Robert Dockins writes:
On Thursday 06 April 2006 06:44 pm, John Meacham wrote:
On Thu, Apr 06, 2006 at 10:52:52PM +0100, Brian Hulley wrote:
[snip a question about Eq and Ord classes]
well, there are a few reasons you would want to use inheritance in haskell, some good, some bad.
1. one really does logically derive from the other, Eq and Ord are like this, the rules of Eq says it must be an equivalance relation and that Ord defines a total order over that equivalance relation. this is a good thing, as it lets you write code that depends on these properties.

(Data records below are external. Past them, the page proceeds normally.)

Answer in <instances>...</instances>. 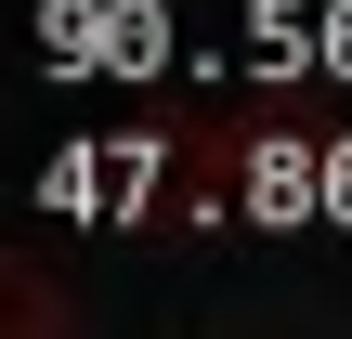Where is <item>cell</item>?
<instances>
[{
    "label": "cell",
    "mask_w": 352,
    "mask_h": 339,
    "mask_svg": "<svg viewBox=\"0 0 352 339\" xmlns=\"http://www.w3.org/2000/svg\"><path fill=\"white\" fill-rule=\"evenodd\" d=\"M300 196H314V170H300V157L274 144V157H261V209H300Z\"/></svg>",
    "instance_id": "cell-2"
},
{
    "label": "cell",
    "mask_w": 352,
    "mask_h": 339,
    "mask_svg": "<svg viewBox=\"0 0 352 339\" xmlns=\"http://www.w3.org/2000/svg\"><path fill=\"white\" fill-rule=\"evenodd\" d=\"M0 327H65V287H39V274L0 261Z\"/></svg>",
    "instance_id": "cell-1"
}]
</instances>
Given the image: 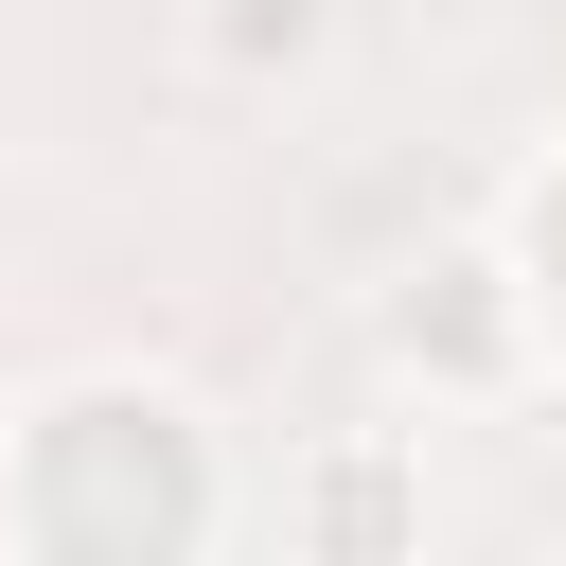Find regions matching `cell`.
<instances>
[{"label":"cell","instance_id":"obj_1","mask_svg":"<svg viewBox=\"0 0 566 566\" xmlns=\"http://www.w3.org/2000/svg\"><path fill=\"white\" fill-rule=\"evenodd\" d=\"M478 283H495V265H442V301H407L389 336H407V354H460V371H495V301H478Z\"/></svg>","mask_w":566,"mask_h":566},{"label":"cell","instance_id":"obj_2","mask_svg":"<svg viewBox=\"0 0 566 566\" xmlns=\"http://www.w3.org/2000/svg\"><path fill=\"white\" fill-rule=\"evenodd\" d=\"M212 53H230V71H301V53H318V0H230Z\"/></svg>","mask_w":566,"mask_h":566}]
</instances>
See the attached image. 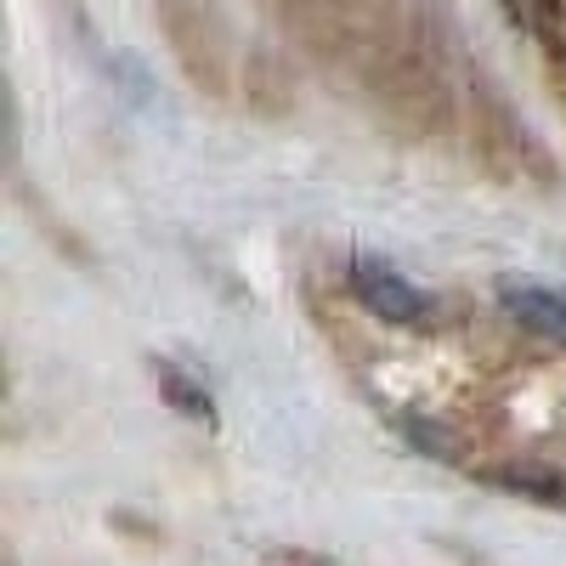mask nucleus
<instances>
[{
    "label": "nucleus",
    "instance_id": "3",
    "mask_svg": "<svg viewBox=\"0 0 566 566\" xmlns=\"http://www.w3.org/2000/svg\"><path fill=\"white\" fill-rule=\"evenodd\" d=\"M159 386H165V402L176 408V413H187V419H199V424H216V408H210V397L187 380V374H176L170 363H159Z\"/></svg>",
    "mask_w": 566,
    "mask_h": 566
},
{
    "label": "nucleus",
    "instance_id": "4",
    "mask_svg": "<svg viewBox=\"0 0 566 566\" xmlns=\"http://www.w3.org/2000/svg\"><path fill=\"white\" fill-rule=\"evenodd\" d=\"M277 560H290V566H328V560H312V555H295V549H277Z\"/></svg>",
    "mask_w": 566,
    "mask_h": 566
},
{
    "label": "nucleus",
    "instance_id": "2",
    "mask_svg": "<svg viewBox=\"0 0 566 566\" xmlns=\"http://www.w3.org/2000/svg\"><path fill=\"white\" fill-rule=\"evenodd\" d=\"M499 306L527 328L533 340L566 346V283H544V277H499Z\"/></svg>",
    "mask_w": 566,
    "mask_h": 566
},
{
    "label": "nucleus",
    "instance_id": "1",
    "mask_svg": "<svg viewBox=\"0 0 566 566\" xmlns=\"http://www.w3.org/2000/svg\"><path fill=\"white\" fill-rule=\"evenodd\" d=\"M352 290L374 317H386V323H413L419 328V323L437 317V295L419 290L413 277H402L386 255H357L352 261Z\"/></svg>",
    "mask_w": 566,
    "mask_h": 566
}]
</instances>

<PUBLIC SERVICE ANNOUNCEMENT>
Many of you probably know this already, but for those who might not know:
Prelude> let x = read "NaN" :: Float Prelude> x == x False Prelude> x == 0 False Prelude> 0 < x False Prelude> x < 0 False
Ewwwwww! Be careful how far you depend on properties of typeclasses, and make sure you document it when you do.
It's worse than that.
Prelude> let x = read "NaN" :: Float
Prelude> compare x x
GT
Prelude> x > x
False
So far as I can tell, report does not actualy *require* that |x > y| iff
|compare x y == GT|, but this is an unfortunate inconsistency.